Vous avez parlé des défis internationaux du féminisme. En ce qui concerne les Amériques, quels sont les défis spécifiques de la région ? Quelles sont les confrontations communes dans les territoires du continent ? Et comment la MMF peut-elle y contribuer ?

Le passage d’Abya Yala à des gouvernements d’extrême droite est une tendance qui appelle de nombreuses critiques — la dernière élection en Argentine, d’autres au cours desquelles des gouvernements progressistes ont gagné mais avec de très faibles marges, comme celle du Brésil, et au Mexique, nous sommes maintenant confrontées à une élection fédérale chaudement disputée. La droite n’est plus seulement cette ultra-droite partisane, le discours a beaucoup changé, c’est une droite populiste à impact massif. Les fondamentalismes, main dans la main avec l’extrême droite, créent un scénario qui pourrait s’intensifier dans les années à venir.
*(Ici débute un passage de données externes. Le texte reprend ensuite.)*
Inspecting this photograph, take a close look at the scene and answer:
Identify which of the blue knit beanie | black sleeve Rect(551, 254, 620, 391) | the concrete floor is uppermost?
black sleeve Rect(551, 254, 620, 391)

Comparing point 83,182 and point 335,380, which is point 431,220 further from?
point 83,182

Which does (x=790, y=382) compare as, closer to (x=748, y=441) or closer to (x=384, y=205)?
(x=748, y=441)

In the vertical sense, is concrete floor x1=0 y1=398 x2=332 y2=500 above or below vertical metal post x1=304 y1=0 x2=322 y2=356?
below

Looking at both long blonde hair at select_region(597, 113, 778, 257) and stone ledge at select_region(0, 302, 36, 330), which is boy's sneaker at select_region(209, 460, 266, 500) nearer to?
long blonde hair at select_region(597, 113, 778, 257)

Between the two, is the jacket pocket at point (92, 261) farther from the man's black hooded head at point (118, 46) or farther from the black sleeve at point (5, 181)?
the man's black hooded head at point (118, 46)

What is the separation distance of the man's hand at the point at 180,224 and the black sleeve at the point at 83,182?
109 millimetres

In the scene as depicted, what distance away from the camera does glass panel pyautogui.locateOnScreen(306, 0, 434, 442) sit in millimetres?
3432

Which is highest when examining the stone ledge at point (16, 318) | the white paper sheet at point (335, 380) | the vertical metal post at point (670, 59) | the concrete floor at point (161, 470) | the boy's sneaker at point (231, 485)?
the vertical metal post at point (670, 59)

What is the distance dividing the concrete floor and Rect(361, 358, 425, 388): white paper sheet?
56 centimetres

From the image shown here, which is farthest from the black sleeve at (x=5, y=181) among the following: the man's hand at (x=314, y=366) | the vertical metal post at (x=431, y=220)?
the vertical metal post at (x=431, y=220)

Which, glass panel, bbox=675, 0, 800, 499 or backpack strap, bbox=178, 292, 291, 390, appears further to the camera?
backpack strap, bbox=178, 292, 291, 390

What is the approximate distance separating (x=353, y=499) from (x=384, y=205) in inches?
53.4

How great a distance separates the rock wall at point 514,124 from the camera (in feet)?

D’autre part, je crois que l’approfondissement de l’économie extractiviste et coloniale est aussi un scénario qui va s’intensifier. Les politiques extractivistes et les mégaprojets contestent les territoires ancestraux, en particulier les territoires autochtones et les territoires de la population noire, où les femmes mettent leur corps et leur vie et construisent des pratiques et des alternatives antisystémiques. La Marche Mondiale des Femmes construit depuis de nombreuses années des pratiques concrètes pour faire face à ces scénarios. Il vaut la peine de parler des agendas à venir dans la région, tels que la Journée d’intégration des peuples en Amérique latine et dans les Caraïbes. Je crois que l’articulation régionale, qui se nourrit de la lutte locale, territoriale et des paris des féminismes populaires, du syndicalisme progressiste, des mouvements pour la justice environnementale et climatique, crée des synergies vitales et essentielles pour faire face à ces scénarios de l’ultra-droite fasciste.

La contribution que la Marche Mondiale des Femmes peut apporter face à ces scénarios dans les Amériques est de souligner l’importance de la vie des femmes et des peuples, en mettant la vie au centre. Cela fait partie de l’économie féministe de la perturbation que nous construisons en tant que mouvement. Et cela a beaucoup à voir avec la dénonciation des institutions financières internationales qui menacent la vie des gens, des sociétés transnationales et des pouvoirs corporatifs qui s’associent à l’ultra-droite pour détruire la vie des gens. Nos accumulations ne sont pas seulement conceptuelles, elles ne sont pas seulement épistémologiques : elles sont notre pratique.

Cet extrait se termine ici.